/LatticeFS

Primary LanguagePythonGNU General Public License v3.0GPL-3.0

Building Lexicons of Formulaic Sequences

This repository contains code, lexicons, test sets, and annotation guidelines associated with the following paper

Julian Brooke, Jan Snajder, and Tim Baldwin. In press. Unsupervised Acquisition of Comprehensive Multiword Lexicons using Competition in an n-gram Lattice. Transactions of the ACL.

Code

note: this code is only for documentary purposes, currently not usable without access to relevant data. Will be updated with a general, end-to-end solution which works for new corpora in advance of official publication of the paper

  • multi_helper.py: internal library for representation of multiword phrases using a single Python int
  • pos_helper.py: internal library for matching POS sequences (for identifying gaps)
  • corpus_reader.py: internal library for reading in corpora
  • get_ngram_statistics.py: extracts initial n-gram statistics and applies n-gram frequency threshold
  • get_best_POS.py: identifies the single best POS for each n-gram, which is used for calculating LPR statistics
  • get_LPR_statistics.py: derives LPR statistics for n-grams
  • build_lattice.py: creates lattice representation
  • iterate_over_lattice.py: optimize lattice to identify formulaic sequences

Lexicons

Note: all these lexicons consist entirely of lemmatized forms and should be matched to inflected forms to improve human readability if needed.

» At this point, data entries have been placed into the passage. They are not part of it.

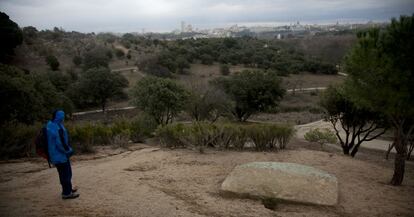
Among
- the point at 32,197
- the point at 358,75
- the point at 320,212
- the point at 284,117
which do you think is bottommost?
the point at 284,117

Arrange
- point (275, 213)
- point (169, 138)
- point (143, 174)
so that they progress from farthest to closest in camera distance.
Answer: point (169, 138) < point (143, 174) < point (275, 213)

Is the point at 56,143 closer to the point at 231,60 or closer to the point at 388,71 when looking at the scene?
the point at 388,71

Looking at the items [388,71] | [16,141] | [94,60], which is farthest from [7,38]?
[388,71]

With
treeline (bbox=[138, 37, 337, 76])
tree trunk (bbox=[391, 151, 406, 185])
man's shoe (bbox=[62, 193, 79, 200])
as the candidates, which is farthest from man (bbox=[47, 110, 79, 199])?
treeline (bbox=[138, 37, 337, 76])

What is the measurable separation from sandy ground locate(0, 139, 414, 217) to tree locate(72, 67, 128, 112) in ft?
80.7

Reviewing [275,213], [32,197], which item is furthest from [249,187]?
[32,197]

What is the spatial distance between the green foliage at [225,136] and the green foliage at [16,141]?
4302mm

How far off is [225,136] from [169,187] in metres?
4.52

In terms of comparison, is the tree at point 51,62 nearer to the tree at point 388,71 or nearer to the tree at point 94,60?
the tree at point 94,60

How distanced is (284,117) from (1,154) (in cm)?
2887

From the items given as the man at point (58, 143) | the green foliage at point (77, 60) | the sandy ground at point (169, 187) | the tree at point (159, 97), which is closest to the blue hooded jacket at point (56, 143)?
the man at point (58, 143)

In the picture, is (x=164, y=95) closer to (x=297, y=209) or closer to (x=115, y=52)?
(x=297, y=209)

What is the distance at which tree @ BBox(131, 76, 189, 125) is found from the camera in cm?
2353

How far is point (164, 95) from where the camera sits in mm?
23625
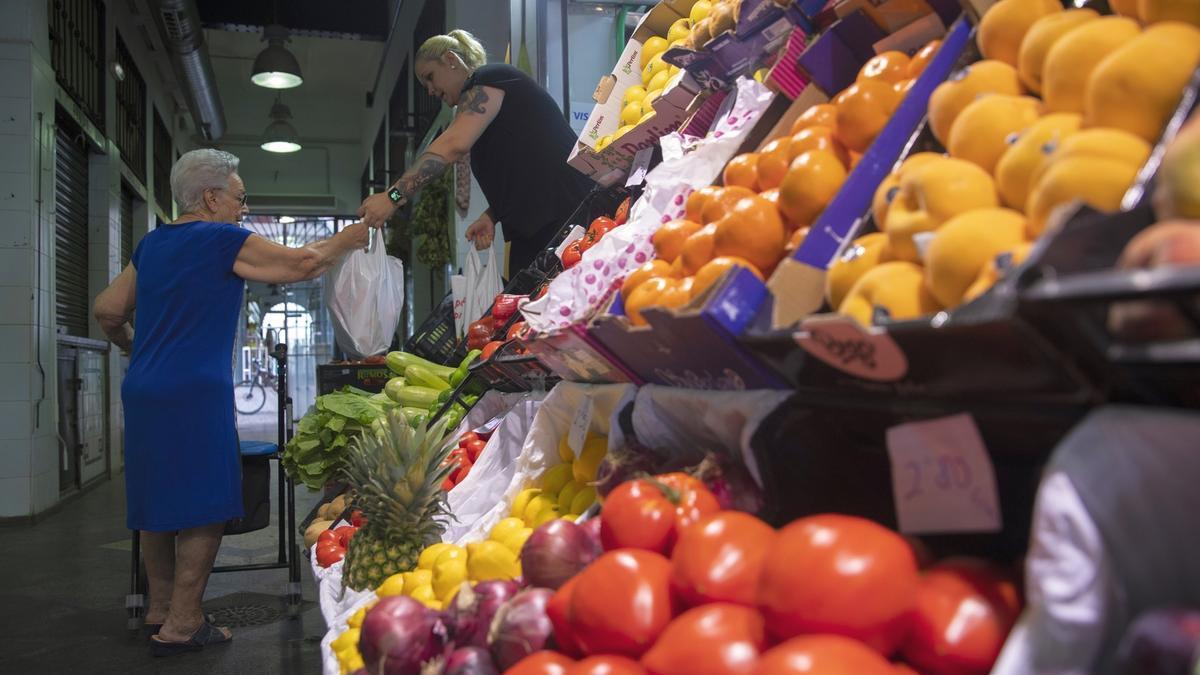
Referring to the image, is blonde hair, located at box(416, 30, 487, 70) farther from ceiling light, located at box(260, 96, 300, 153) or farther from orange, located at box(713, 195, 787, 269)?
ceiling light, located at box(260, 96, 300, 153)

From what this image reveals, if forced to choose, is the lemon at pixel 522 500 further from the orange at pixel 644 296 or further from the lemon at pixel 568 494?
the orange at pixel 644 296

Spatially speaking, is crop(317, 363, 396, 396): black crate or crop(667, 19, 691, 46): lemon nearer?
crop(667, 19, 691, 46): lemon

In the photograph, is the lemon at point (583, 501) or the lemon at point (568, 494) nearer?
the lemon at point (583, 501)

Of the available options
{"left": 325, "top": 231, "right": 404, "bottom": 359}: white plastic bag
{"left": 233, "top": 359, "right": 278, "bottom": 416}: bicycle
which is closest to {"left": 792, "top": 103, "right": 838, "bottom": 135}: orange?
{"left": 325, "top": 231, "right": 404, "bottom": 359}: white plastic bag

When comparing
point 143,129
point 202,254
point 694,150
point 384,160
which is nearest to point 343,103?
point 384,160

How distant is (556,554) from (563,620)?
6.5 inches

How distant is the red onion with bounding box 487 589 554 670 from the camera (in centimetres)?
115

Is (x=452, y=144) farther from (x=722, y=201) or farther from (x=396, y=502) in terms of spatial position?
(x=722, y=201)

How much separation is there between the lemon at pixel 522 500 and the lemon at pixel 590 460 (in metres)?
0.18

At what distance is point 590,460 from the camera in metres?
1.83

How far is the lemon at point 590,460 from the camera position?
71.6 inches

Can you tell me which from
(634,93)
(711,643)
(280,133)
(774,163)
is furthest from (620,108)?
(280,133)

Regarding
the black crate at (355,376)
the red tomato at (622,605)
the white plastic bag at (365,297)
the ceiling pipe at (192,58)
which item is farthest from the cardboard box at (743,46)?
the ceiling pipe at (192,58)

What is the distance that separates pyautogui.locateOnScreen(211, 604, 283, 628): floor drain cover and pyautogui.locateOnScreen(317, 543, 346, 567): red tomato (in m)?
1.38
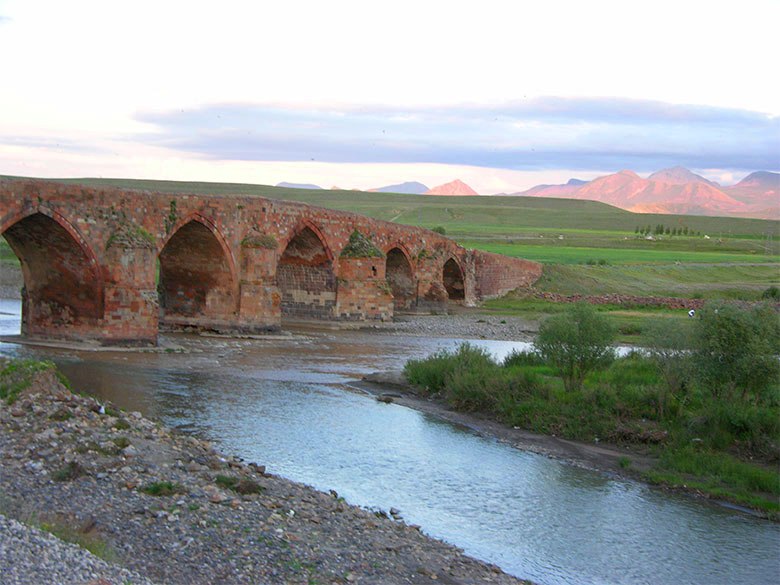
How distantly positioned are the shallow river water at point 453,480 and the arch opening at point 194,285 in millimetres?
7071

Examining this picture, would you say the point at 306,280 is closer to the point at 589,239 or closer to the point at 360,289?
the point at 360,289

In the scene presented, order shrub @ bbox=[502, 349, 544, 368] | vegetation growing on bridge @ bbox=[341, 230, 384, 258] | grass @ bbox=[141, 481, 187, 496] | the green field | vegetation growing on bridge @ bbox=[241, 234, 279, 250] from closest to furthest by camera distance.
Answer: grass @ bbox=[141, 481, 187, 496] < shrub @ bbox=[502, 349, 544, 368] < vegetation growing on bridge @ bbox=[241, 234, 279, 250] < vegetation growing on bridge @ bbox=[341, 230, 384, 258] < the green field

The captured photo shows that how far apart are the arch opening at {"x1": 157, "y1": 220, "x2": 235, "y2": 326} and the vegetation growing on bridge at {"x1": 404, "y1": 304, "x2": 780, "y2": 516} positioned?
11910 millimetres

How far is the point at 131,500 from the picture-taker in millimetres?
10859

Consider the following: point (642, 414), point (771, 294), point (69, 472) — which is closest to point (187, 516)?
point (69, 472)

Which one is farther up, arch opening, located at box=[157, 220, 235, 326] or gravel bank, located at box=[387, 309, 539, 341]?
arch opening, located at box=[157, 220, 235, 326]

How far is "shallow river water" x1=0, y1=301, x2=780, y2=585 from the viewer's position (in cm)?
1127

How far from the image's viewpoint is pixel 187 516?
10.4 m

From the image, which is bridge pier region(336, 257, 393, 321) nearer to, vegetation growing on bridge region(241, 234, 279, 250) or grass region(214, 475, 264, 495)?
vegetation growing on bridge region(241, 234, 279, 250)

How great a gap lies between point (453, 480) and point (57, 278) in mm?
15081

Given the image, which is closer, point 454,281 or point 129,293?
point 129,293

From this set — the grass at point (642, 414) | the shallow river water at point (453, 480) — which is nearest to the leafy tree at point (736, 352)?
the grass at point (642, 414)

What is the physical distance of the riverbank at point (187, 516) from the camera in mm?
9281

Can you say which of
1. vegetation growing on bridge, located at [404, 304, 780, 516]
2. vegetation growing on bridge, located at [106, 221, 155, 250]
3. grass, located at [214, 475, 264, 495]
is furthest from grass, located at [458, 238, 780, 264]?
grass, located at [214, 475, 264, 495]
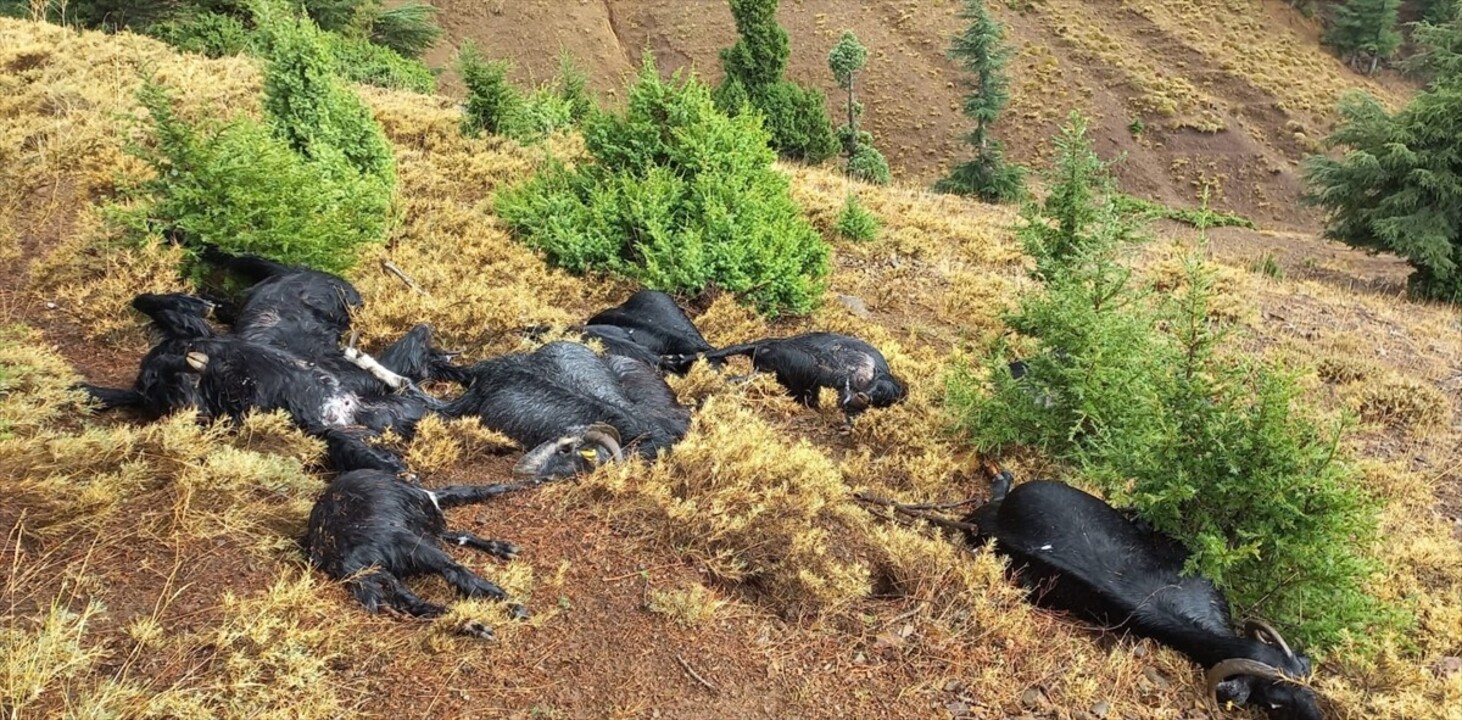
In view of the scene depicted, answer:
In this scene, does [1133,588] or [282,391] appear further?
[282,391]

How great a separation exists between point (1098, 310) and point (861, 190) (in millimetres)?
9307

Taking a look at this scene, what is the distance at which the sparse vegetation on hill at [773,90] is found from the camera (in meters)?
26.8

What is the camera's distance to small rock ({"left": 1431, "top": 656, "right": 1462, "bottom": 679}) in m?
4.00

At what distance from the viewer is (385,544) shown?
3070 mm

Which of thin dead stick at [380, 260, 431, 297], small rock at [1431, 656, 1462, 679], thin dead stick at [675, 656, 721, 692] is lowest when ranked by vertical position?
small rock at [1431, 656, 1462, 679]

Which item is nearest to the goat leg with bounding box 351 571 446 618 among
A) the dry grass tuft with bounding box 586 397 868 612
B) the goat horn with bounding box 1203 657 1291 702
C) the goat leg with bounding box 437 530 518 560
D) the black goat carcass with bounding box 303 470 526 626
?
the black goat carcass with bounding box 303 470 526 626

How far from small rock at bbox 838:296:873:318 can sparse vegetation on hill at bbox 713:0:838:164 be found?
1911 centimetres

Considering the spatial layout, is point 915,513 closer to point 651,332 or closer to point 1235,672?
point 1235,672

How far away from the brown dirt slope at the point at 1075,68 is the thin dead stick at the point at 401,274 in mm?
29564

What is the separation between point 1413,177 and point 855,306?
1374 centimetres

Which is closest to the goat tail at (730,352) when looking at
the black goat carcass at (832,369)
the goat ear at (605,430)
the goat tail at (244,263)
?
the black goat carcass at (832,369)

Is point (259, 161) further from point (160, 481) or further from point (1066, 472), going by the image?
Result: point (1066, 472)

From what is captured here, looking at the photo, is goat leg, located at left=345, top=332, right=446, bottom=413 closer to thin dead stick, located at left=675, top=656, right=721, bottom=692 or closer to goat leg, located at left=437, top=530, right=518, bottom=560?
goat leg, located at left=437, top=530, right=518, bottom=560

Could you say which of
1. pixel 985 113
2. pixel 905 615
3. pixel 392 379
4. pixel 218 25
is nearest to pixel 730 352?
pixel 392 379
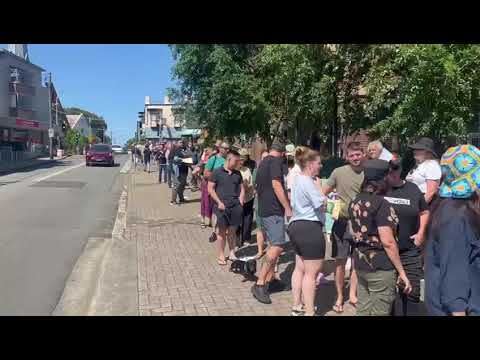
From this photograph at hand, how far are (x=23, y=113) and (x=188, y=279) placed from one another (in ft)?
140

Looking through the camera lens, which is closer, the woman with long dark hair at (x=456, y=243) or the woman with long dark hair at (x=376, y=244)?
the woman with long dark hair at (x=456, y=243)

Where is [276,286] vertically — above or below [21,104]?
below

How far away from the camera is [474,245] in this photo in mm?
2547

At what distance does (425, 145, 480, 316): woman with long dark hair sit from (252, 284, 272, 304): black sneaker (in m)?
2.22

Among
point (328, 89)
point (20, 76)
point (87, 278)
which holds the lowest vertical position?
point (87, 278)

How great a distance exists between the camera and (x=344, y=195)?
14.9 ft

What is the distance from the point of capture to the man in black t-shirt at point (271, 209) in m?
4.83

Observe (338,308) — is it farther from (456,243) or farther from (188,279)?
(456,243)

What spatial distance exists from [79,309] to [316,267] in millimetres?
2621

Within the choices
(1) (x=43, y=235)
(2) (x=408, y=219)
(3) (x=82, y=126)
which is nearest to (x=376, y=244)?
(2) (x=408, y=219)

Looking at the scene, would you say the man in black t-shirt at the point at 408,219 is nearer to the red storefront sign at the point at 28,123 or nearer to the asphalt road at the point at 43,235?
the asphalt road at the point at 43,235

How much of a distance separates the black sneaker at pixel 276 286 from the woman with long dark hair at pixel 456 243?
8.56 feet

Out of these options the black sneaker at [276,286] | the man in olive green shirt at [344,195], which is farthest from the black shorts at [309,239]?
the black sneaker at [276,286]

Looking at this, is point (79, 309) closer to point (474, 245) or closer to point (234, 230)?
point (234, 230)
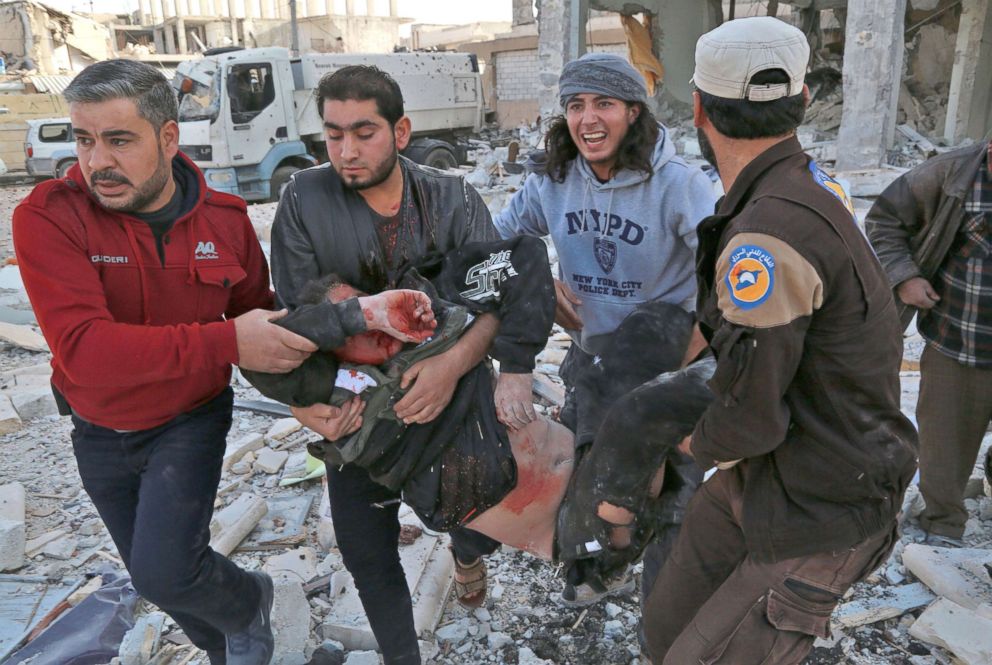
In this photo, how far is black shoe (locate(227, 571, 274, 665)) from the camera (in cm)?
242

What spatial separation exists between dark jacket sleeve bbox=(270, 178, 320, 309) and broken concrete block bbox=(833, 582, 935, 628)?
2.40 meters

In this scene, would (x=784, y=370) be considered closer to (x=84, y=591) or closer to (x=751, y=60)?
(x=751, y=60)

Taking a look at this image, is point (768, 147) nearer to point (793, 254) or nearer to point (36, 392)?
point (793, 254)

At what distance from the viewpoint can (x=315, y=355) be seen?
198 centimetres

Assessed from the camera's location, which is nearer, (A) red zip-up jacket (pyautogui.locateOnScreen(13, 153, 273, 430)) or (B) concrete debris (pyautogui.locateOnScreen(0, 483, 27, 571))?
(A) red zip-up jacket (pyautogui.locateOnScreen(13, 153, 273, 430))

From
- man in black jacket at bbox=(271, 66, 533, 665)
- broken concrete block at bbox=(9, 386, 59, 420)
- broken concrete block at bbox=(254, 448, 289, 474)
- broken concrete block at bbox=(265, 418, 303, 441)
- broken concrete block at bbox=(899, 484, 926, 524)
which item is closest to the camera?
man in black jacket at bbox=(271, 66, 533, 665)

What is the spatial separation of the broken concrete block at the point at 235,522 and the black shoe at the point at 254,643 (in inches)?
38.3

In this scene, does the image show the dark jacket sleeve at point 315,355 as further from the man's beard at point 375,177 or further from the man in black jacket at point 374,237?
the man's beard at point 375,177

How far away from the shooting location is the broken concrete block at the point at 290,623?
2736 mm

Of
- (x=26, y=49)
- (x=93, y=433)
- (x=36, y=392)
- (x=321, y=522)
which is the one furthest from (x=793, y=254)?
(x=26, y=49)

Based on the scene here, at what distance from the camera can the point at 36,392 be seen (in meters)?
5.08

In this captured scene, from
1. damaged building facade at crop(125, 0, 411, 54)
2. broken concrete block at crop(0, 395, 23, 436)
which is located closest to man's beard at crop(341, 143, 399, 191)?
broken concrete block at crop(0, 395, 23, 436)

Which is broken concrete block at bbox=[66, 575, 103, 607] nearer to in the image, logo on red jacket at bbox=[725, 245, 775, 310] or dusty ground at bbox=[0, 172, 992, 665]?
dusty ground at bbox=[0, 172, 992, 665]

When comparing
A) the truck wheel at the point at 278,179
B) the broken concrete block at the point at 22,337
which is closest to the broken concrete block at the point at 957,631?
the broken concrete block at the point at 22,337
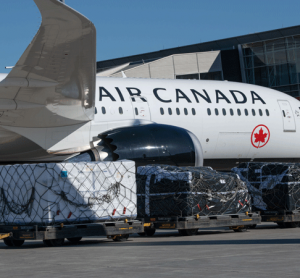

  • ICWSM-FS.txt: Lexicon of English FS built using the 2009 ICWSM dataset
  • BNC-FS.txt : Lexicon of English FS built using the British National Corpus
  • Croatian-FS.txt: Lexicon of Croatian FS built using fhrWaC
  • Japanese-FS.txt: Lexicon of Japanese FS built using a Japanese web corpus

Test sets

These test sets were used to evaluate the models in the paper. 0 indicates non-FS, 2 indicates an FS, 4 indicates an example which was excluded due to annotator disagreement. Like the lexicons, they are lemmatized.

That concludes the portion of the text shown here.